Copy all lines below exactly as written. Leave pictures out.

(Extracted records)
###

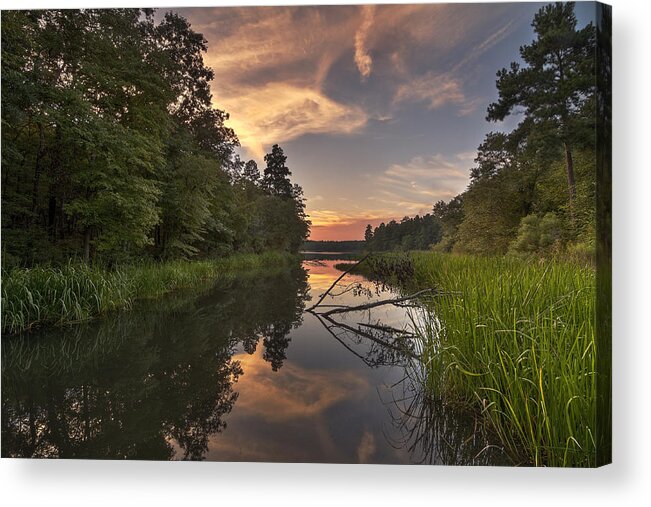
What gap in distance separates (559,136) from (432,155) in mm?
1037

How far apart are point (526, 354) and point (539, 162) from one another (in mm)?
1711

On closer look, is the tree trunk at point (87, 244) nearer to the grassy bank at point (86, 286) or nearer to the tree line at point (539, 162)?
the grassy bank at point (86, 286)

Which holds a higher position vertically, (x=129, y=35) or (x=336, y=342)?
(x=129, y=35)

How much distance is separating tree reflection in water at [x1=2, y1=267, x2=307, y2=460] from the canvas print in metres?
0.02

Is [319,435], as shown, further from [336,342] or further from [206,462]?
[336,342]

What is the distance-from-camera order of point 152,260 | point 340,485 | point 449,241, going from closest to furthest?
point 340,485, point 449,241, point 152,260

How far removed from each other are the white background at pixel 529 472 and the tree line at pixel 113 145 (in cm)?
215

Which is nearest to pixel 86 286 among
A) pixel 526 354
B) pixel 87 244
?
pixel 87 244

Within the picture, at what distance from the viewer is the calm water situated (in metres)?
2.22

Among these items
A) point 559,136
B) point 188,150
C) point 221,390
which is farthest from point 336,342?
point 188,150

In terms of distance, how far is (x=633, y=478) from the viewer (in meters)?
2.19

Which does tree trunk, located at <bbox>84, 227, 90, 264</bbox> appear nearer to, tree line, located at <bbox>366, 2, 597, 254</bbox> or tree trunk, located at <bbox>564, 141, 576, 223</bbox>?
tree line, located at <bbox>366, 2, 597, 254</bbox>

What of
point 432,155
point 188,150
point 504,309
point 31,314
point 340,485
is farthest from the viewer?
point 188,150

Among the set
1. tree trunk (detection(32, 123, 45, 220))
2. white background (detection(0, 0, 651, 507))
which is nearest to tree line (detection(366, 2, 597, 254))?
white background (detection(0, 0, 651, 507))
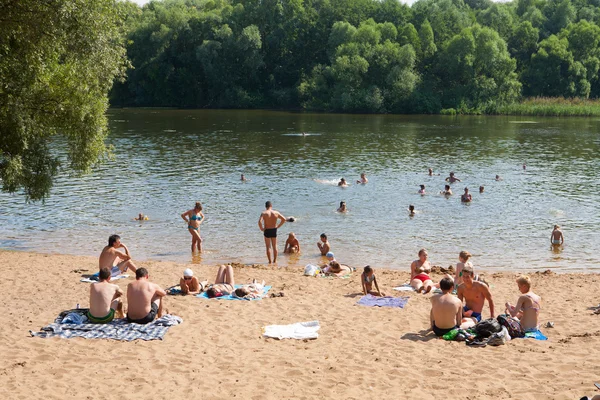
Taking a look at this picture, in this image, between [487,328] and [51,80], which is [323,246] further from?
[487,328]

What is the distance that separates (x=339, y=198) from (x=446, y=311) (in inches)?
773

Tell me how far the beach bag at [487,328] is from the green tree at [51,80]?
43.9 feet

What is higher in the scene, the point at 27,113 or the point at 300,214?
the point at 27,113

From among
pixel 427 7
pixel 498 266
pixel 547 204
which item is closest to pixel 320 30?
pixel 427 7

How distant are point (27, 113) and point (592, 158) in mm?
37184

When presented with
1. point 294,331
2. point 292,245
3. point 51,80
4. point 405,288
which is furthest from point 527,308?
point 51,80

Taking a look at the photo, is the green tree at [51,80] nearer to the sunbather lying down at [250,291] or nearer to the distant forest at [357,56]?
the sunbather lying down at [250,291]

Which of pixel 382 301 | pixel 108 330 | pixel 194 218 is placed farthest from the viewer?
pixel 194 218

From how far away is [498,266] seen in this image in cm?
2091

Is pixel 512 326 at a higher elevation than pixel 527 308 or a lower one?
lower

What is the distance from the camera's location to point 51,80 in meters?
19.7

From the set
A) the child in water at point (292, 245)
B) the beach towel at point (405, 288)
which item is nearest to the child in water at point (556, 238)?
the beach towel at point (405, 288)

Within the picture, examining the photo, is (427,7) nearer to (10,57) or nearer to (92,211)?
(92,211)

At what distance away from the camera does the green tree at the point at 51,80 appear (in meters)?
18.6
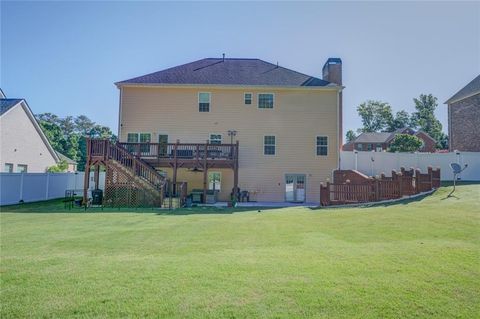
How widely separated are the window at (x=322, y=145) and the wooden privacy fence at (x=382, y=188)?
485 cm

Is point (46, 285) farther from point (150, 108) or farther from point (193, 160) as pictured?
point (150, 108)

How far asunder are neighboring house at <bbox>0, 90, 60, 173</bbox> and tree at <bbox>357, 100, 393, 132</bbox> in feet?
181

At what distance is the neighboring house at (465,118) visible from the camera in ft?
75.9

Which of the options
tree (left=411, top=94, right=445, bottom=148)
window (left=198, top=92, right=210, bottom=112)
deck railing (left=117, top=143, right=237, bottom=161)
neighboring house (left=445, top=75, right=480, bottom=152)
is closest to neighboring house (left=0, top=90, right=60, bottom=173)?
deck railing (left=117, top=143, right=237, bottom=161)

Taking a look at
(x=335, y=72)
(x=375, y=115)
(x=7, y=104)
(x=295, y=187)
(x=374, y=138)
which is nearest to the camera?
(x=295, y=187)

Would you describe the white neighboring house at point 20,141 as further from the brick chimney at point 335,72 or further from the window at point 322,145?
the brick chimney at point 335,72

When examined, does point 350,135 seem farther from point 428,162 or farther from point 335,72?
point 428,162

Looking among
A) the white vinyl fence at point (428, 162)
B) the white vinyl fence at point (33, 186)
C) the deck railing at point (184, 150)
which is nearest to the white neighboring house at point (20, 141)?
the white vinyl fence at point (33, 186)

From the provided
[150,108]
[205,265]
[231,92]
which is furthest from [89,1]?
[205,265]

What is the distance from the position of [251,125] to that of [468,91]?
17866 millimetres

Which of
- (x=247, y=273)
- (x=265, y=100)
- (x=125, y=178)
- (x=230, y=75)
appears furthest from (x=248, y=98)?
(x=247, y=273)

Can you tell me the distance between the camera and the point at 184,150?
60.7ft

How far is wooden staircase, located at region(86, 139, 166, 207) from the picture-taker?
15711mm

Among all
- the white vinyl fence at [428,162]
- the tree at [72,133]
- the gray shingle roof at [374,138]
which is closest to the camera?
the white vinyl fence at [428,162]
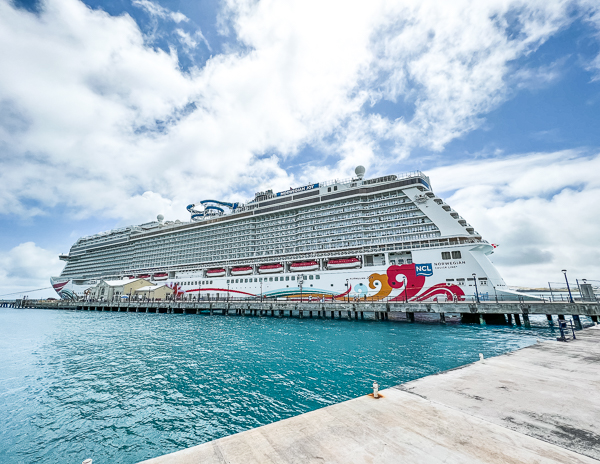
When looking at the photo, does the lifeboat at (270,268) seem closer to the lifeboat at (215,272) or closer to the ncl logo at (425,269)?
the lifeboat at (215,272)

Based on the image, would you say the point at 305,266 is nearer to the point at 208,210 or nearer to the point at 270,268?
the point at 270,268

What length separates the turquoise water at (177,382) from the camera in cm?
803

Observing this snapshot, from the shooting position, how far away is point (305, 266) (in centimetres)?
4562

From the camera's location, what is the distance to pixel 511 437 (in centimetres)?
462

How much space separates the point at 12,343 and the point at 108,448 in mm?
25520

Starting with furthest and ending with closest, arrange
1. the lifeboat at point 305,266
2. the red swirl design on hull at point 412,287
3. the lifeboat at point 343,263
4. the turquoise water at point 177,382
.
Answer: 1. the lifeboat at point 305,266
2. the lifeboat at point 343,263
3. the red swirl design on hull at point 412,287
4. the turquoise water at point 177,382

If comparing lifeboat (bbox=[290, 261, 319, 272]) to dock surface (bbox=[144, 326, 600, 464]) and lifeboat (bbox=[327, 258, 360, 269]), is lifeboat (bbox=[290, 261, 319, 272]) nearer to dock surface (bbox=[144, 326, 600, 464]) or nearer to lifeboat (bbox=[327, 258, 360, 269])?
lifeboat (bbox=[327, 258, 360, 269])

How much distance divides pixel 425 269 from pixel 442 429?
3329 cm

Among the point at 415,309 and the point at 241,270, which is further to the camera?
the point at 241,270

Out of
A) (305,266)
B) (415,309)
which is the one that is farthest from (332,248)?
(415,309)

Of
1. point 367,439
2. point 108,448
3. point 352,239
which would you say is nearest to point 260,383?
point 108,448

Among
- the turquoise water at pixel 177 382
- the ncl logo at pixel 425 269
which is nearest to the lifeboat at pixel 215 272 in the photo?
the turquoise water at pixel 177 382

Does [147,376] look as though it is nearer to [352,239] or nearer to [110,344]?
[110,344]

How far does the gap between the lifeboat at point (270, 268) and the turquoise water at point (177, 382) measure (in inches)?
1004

###

» **RESULT BELOW**:
What gap in distance separates (559,136) from (432,155) in mm?
1037

How far apart are point (526, 354) and point (539, 162) from one another (in mm)?
1711

On closer look, is the tree trunk at point (87, 244) nearer to the grassy bank at point (86, 286) or nearer to the tree line at point (539, 162)?
the grassy bank at point (86, 286)

Which holds a higher position vertically, (x=129, y=35) or (x=336, y=342)?
(x=129, y=35)

How much distance is separating tree reflection in water at [x1=2, y1=267, x2=307, y2=460] from the canvas print in metres?
0.02

Is [319,435], as shown, further from [336,342] or further from [206,462]?
[336,342]

What is the distance-from-camera order of point 152,260 | point 340,485 | point 449,241, going from closest to furthest?
point 340,485, point 449,241, point 152,260

How far removed from each other are the white background at pixel 529 472 and the tree line at pixel 113 145 (in cm)?
215

Which is nearest to pixel 86 286 among
A) pixel 526 354
B) pixel 87 244
?
pixel 87 244

Within the picture, at what distance from the viewer is the calm water situated (in metres)?
2.22

Among these items
A) point 559,136
B) point 188,150
C) point 221,390
which is farthest from point 336,342?
point 188,150

In terms of distance, how far is (x=633, y=478) from the viewer (in meters)?
2.19

Which does tree trunk, located at <bbox>84, 227, 90, 264</bbox> appear nearer to, tree line, located at <bbox>366, 2, 597, 254</bbox> or tree trunk, located at <bbox>564, 141, 576, 223</bbox>?
tree line, located at <bbox>366, 2, 597, 254</bbox>

What of
point 432,155
point 188,150
point 504,309
point 31,314
point 340,485
is farthest from the viewer?
point 188,150

Among the set
1. tree trunk (detection(32, 123, 45, 220))
2. white background (detection(0, 0, 651, 507))
which is nearest to tree line (detection(366, 2, 597, 254))?
white background (detection(0, 0, 651, 507))
Taking a look at this picture, in this image, between [487,328] and [51,80], which is [323,246] further from?
[487,328]

What is the distance that separates (x=339, y=198) from (x=446, y=311) (in inches)?
773

Tell me how far the beach bag at [487,328] is from the green tree at [51,80]?
43.9 feet

What is higher in the scene, the point at 27,113 or the point at 300,214?
the point at 27,113

From among
pixel 427 7
pixel 498 266
pixel 547 204
which item is closest to pixel 320 30?
pixel 427 7

How distant are point (27, 113) and point (592, 158) in mm?
37184

When presented with
1. point 294,331
2. point 292,245
3. point 51,80
4. point 405,288
which is furthest from point 527,308?
point 51,80

Taking a look at the photo, is the green tree at [51,80] nearer to the sunbather lying down at [250,291] or nearer to the distant forest at [357,56]?
the sunbather lying down at [250,291]

Which of pixel 382 301 | pixel 108 330 | pixel 194 218 is placed farthest from the viewer?
pixel 194 218

From how far away is [498,266] seen in this image in cm?
2091

Is pixel 512 326 at a higher elevation than pixel 527 308 or a lower one?
lower

What is the distance from the camera's location to point 51,80 in meters?
19.7

From the set
A) the child in water at point (292, 245)
B) the beach towel at point (405, 288)
which item is nearest to the child in water at point (556, 238)?
the beach towel at point (405, 288)

Within the picture, examining the photo, is (427,7) nearer to (10,57) or nearer to (92,211)?
(92,211)

At what distance away from the camera does the green tree at the point at 51,80 appear (in meters)?
18.6
How widely separated are the window at (x=322, y=145) and the wooden privacy fence at (x=382, y=188)?
485 cm

Is point (46, 285) farther from point (150, 108) or farther from point (193, 160) as pictured?
point (150, 108)

How far asunder are neighboring house at <bbox>0, 90, 60, 173</bbox> and tree at <bbox>357, 100, 393, 132</bbox> in feet?
181

At what distance is the neighboring house at (465,118) visible from the camera in ft?
75.9

Which of the options
tree (left=411, top=94, right=445, bottom=148)
window (left=198, top=92, right=210, bottom=112)
deck railing (left=117, top=143, right=237, bottom=161)
neighboring house (left=445, top=75, right=480, bottom=152)
is closest to neighboring house (left=0, top=90, right=60, bottom=173)?
deck railing (left=117, top=143, right=237, bottom=161)

Taking a look at
(x=335, y=72)
(x=375, y=115)
(x=7, y=104)
(x=295, y=187)
(x=374, y=138)
which is nearest to the camera?
(x=295, y=187)

Would you describe the white neighboring house at point 20,141 as further from the brick chimney at point 335,72 or further from the window at point 322,145?
the brick chimney at point 335,72

When examined, does point 350,135 seem farther from point 428,162 or farther from point 335,72?
point 428,162

Looking among
A) the white vinyl fence at point (428, 162)
B) the white vinyl fence at point (33, 186)
C) the deck railing at point (184, 150)
which is nearest to the white neighboring house at point (20, 141)?
the white vinyl fence at point (33, 186)

From the provided
[150,108]
[205,265]
[231,92]
which is furthest from [89,1]?
[205,265]

What is the distance from the position of [251,125] to that of [468,91]?
17866 millimetres

Which of
- (x=247, y=273)
- (x=265, y=100)
- (x=125, y=178)
- (x=230, y=75)
appears furthest from (x=248, y=98)?
(x=247, y=273)

Can you tell me the distance between the camera and the point at 184,150?
60.7ft

How far is wooden staircase, located at region(86, 139, 166, 207) from the picture-taker?
15711mm

Among all
- the white vinyl fence at [428,162]
- the tree at [72,133]
- the gray shingle roof at [374,138]
which is closest to the camera?
the white vinyl fence at [428,162]
When looking at the photo, does the lifeboat at (270,268) seem closer to the lifeboat at (215,272) or closer to the ncl logo at (425,269)?
the lifeboat at (215,272)

Based on the image, would you say the point at 305,266 is nearer to the point at 208,210 or nearer to the point at 270,268?
the point at 270,268

What length separates the turquoise water at (177,382) from the camera in cm?
803

Observing this snapshot, from the shooting position, how far away is point (305, 266) (in centimetres)?
4562

From the camera's location, what is the distance to pixel 511 437 (in centimetres)?
462

How much space separates the point at 12,343 and the point at 108,448 in mm?
25520

Starting with furthest and ending with closest, arrange
1. the lifeboat at point 305,266
2. the red swirl design on hull at point 412,287
3. the lifeboat at point 343,263
4. the turquoise water at point 177,382
.
Answer: 1. the lifeboat at point 305,266
2. the lifeboat at point 343,263
3. the red swirl design on hull at point 412,287
4. the turquoise water at point 177,382

If comparing lifeboat (bbox=[290, 261, 319, 272]) to dock surface (bbox=[144, 326, 600, 464]) and lifeboat (bbox=[327, 258, 360, 269]), is lifeboat (bbox=[290, 261, 319, 272]) nearer to dock surface (bbox=[144, 326, 600, 464]) or nearer to lifeboat (bbox=[327, 258, 360, 269])?
lifeboat (bbox=[327, 258, 360, 269])

How much distance divides pixel 425 269 from pixel 442 429?
3329 cm

Among the point at 415,309 and the point at 241,270, which is further to the camera?
the point at 241,270

Out of
A) (305,266)
B) (415,309)
which is the one that is farthest from (332,248)?
(415,309)

Of
1. point 367,439
2. point 108,448
3. point 352,239
which would you say is nearest to point 260,383?
point 108,448

Among
- the turquoise water at pixel 177 382
- the ncl logo at pixel 425 269
which is nearest to the lifeboat at pixel 215 272 in the photo?
the turquoise water at pixel 177 382

Does [147,376] look as though it is nearer to [352,239] or nearer to [110,344]?
[110,344]

How far does the gap between the lifeboat at point (270, 268) and the turquoise water at point (177, 382) measure (in inches)?
1004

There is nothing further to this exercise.